Upon his election as pope, Cardinal Joseph Ratzinger became Pope Benedict XVI. Read about his namesakes.

 
Benedict I (575-79)

Virtually nothing, including his birthdate, is known about the 62nd pope and the first to bear the name Benedict. A Roman and the son of Boniface, he was called Bonosus by the Greeks. He is said to have helped the country cope with a famine following the Lombard invasion. He was buried in the vestibule of the sacristy of the old Basilica of St. Peter.

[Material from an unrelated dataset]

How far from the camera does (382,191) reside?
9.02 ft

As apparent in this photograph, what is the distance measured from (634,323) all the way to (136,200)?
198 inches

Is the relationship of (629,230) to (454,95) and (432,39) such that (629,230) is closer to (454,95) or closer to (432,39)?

(St.) Benedict II (684-85)

The 81st pope was a Roman. He was a student at the schola cantorum, where he excelled as a Bible scholar and singer. He secured an imperial decree that ended the imperial confirmation of popes. He is known to have adopted Emperor Constantine's two sons. He fought Monothelism, restored many of the churches of Rome, and endowed funds to minister to the poor. He was buried in St. Peter's.



Benedict III (855-58)

The 105th pontiff took office in tumultuous times. A Roman by birth, Benedict, son of Peter, was elected pope on the death of Pope Leo IV, but church intrigue resulted in his imprisonment for several months before he was released and consecrated.



Benedict IV (900-03)

The birthdate of the 118th pope, a Roman, is unknown. He was the first of six popes named Benedict (Benedict IV through IX) who reigned during the Dark Ages. Each reigned for a very brief time and virtually nothing-even the precise dates of their reigns-is historically verifiable. The historian Frodoard, a contemporary, praised him for his generosity and concern for the common weal and dubbed him "Great." He crowned Louis the Blind as emperor. He was buried in front of St. Peter's near the gate of Guido.



Benedict V (964)

The 133th pope was elected after the death of Pope John XII. In a matter of months, Emperor Otto I, who opposed his election, marched on Rome, took Benedict V prisoner, and ended his pontificate. The emperor then placed his own candidate, who adopted the name Leo VIII, in office, and took Benedict with him to Germany, where he remained against his will under the care of the Archbishop of Hamburg-Bremen, until his death.



Benedict VI (973-74)

Very little is known of the life and reign of the 135th pope, Benedict, Cardinal-Deacon of St. Theodore, a Roman and the son of Hildebrand. His pontificate came to a grisly end, when a group of nobles and clergy took him captive and imprisoned him at the Castle of Sant' Angelo. He was strangled there when his captors learned that an imperial envoy had been sent to Rome by Emperor Otto II to release him.



Benedict VII (974-83)

The 136th pope, born in Rome, was bishop of Sutri. After his election, the antipope, Boniface Franco, and his followers challenged his authority. Emperor Otto II supported him and ensured his papacy. As pope, Benedict VII attempted to suppress simony (the buying and selling of spiritual benefits), supported monasticism, and appointed the first archbishop of Carthage.